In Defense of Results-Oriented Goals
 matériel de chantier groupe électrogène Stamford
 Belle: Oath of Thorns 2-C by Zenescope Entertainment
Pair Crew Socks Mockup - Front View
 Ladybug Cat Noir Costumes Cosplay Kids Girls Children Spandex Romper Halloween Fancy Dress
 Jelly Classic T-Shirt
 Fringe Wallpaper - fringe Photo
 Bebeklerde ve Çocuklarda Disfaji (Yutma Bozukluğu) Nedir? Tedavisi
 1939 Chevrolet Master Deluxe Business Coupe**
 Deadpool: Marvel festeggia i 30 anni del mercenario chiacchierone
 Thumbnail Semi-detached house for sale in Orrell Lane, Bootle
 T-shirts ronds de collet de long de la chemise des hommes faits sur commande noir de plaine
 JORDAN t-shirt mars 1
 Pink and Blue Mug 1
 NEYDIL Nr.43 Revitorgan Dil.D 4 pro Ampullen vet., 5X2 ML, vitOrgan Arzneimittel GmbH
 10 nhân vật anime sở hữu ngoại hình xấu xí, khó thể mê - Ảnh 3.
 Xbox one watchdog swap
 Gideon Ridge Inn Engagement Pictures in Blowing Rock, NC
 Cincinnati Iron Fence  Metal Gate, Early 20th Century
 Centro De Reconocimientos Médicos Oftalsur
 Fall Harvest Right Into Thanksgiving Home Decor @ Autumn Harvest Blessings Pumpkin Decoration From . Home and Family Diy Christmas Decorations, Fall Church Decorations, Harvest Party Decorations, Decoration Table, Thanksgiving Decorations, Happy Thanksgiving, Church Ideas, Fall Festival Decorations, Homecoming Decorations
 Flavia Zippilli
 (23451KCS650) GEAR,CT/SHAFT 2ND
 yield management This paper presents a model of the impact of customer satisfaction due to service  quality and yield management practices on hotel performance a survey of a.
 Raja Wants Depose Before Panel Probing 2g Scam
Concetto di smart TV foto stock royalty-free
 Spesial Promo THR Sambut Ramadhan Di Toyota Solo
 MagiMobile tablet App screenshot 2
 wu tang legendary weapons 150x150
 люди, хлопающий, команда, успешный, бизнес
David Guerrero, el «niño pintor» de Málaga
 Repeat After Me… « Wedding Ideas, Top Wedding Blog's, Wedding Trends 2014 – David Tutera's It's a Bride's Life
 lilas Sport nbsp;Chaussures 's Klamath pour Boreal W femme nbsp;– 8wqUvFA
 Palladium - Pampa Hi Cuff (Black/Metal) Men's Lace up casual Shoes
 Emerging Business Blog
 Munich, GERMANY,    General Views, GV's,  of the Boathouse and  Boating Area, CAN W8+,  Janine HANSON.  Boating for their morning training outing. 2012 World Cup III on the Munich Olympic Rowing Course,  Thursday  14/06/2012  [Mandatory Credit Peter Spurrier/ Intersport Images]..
· · · ·
What you need to do - Retype, in the same exact form, the lines of the material above from the line holding "Jelly Classic T-Shirt" through the line holding "yield management This".

Response area -
 Jelly Classic T-Shirt
 Fringe Wallpaper - fringe Photo
 Bebeklerde ve Çocuklarda Disfaji (Yutma Bozukluğu) Nedir? Tedavisi
 1939 Chevrolet Master Deluxe Business Coupe**
 Deadpool: Marvel festeggia i 30 anni del mercenario chiacchierone
 Thumbnail Semi-detached house for sale in Orrell Lane, Bootle
 T-shirts ronds de collet de long de la chemise des hommes faits sur commande noir de plaine
 JORDAN t-shirt mars 1
 Pink and Blue Mug 1
 NEYDIL Nr.43 Revitorgan Dil.D 4 pro Ampullen vet., 5X2 ML, vitOrgan Arzneimittel GmbH
 10 nhân vật anime sở hữu ngoại hình xấu xí, khó thể mê - Ảnh 3.
 Xbox one watchdog swap
 Gideon Ridge Inn Engagement Pictures in Blowing Rock, NC
 Cincinnati Iron Fence  Metal Gate, Early 20th Century
 Centro De Reconocimientos Médicos Oftalsur
 Fall Harvest Right Into Thanksgiving Home Decor @ Autumn Harvest Blessings Pumpkin Decoration From . Home and Family Diy Christmas Decorations, Fall Church Decorations, Harvest Party Decorations, Decoration Table, Thanksgiving Decorations, Happy Thanksgiving, Church Ideas, Fall Festival Decorations, Homecoming Decorations
 Flavia Zippilli
 (23451KCS650) GEAR,CT/SHAFT 2ND
 yield management This paper presents a model of the impact of customer satisfaction due to service  quality and yield management practices on hotel performance a survey of a.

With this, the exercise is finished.